Problem to solve: Whichever lines include the word "grinding", copy them as they appear in the data.

Recorded data:
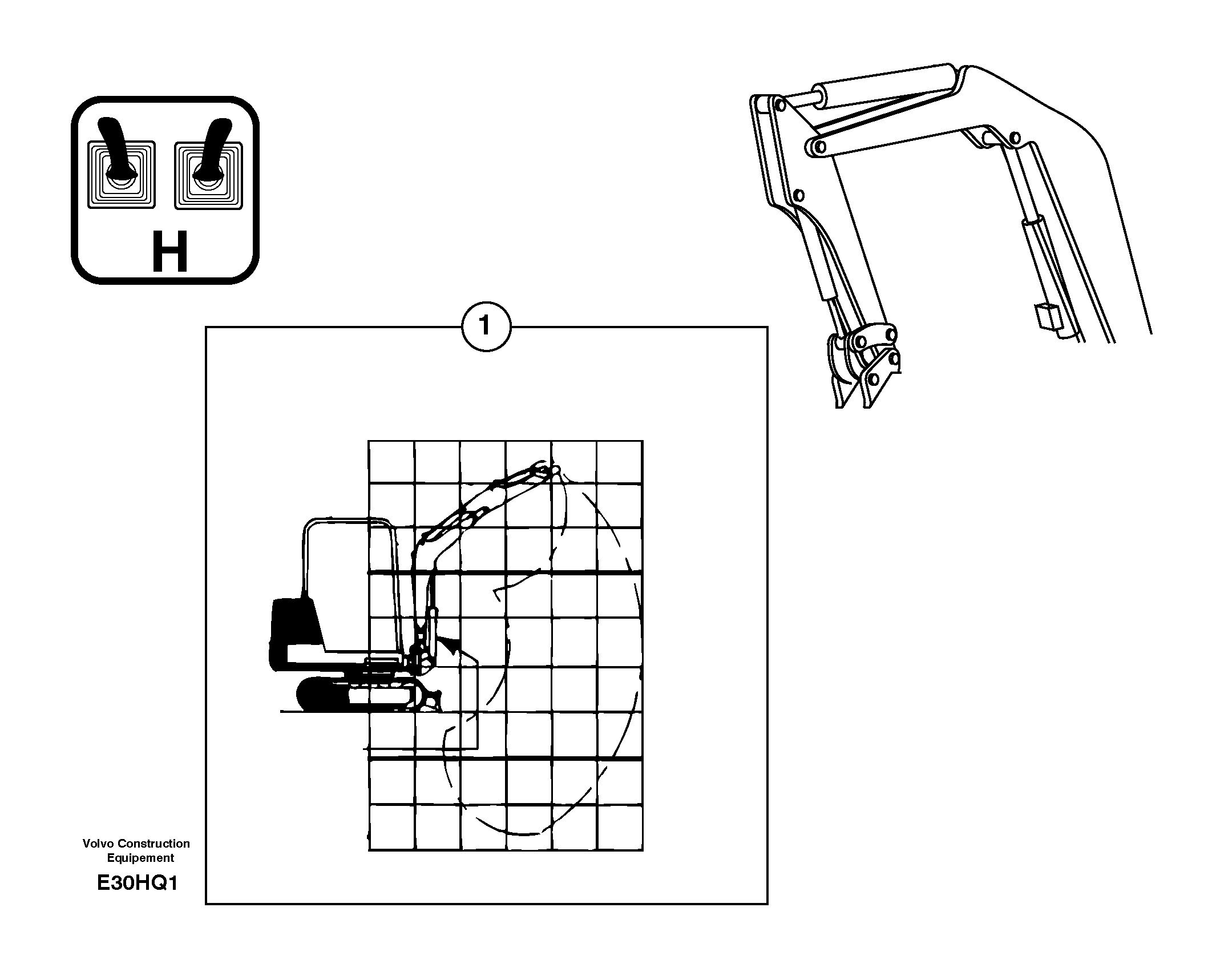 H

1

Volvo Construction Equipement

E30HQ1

...

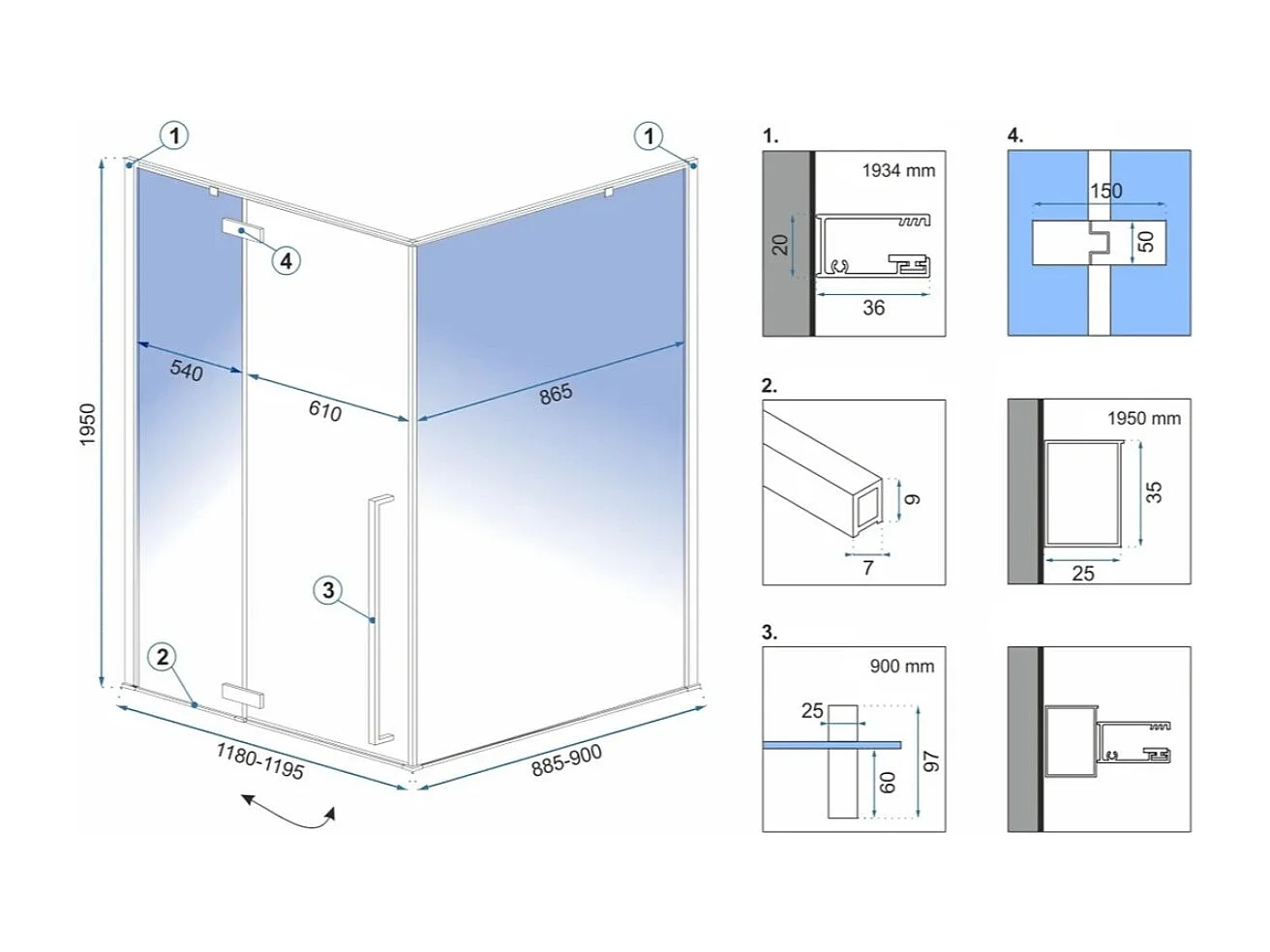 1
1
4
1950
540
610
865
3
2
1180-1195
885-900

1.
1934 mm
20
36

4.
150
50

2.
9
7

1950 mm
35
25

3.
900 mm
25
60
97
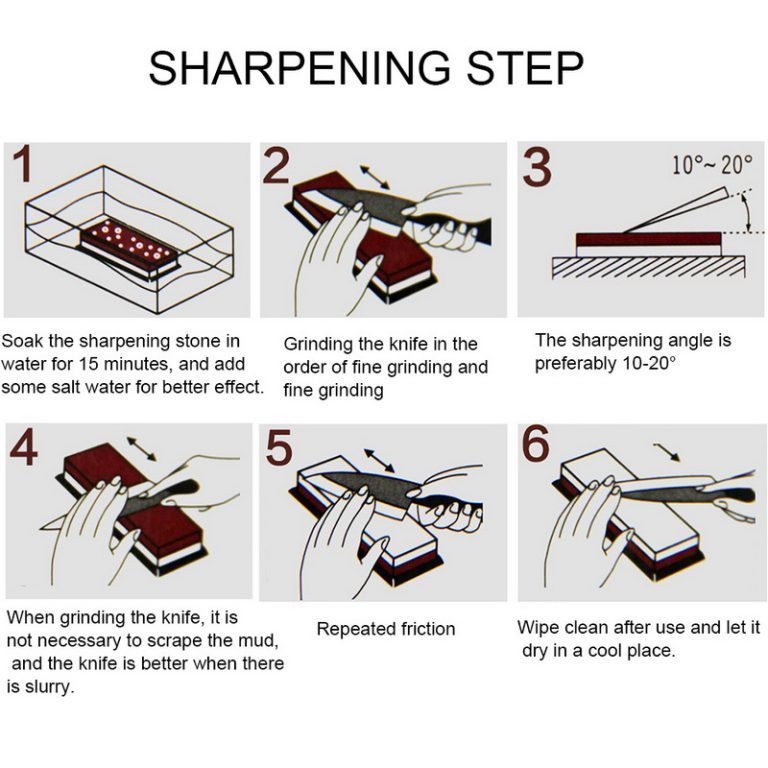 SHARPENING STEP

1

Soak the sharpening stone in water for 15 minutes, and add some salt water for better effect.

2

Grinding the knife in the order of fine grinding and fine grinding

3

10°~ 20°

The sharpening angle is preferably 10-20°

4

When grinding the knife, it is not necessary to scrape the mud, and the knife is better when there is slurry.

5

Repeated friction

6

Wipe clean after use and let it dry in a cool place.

Result below:
Grinding the knife in the order of fine grinding and fine grinding
When grinding the knife, it is not necessary to scrape the mud, and the knife is better when there is slurry.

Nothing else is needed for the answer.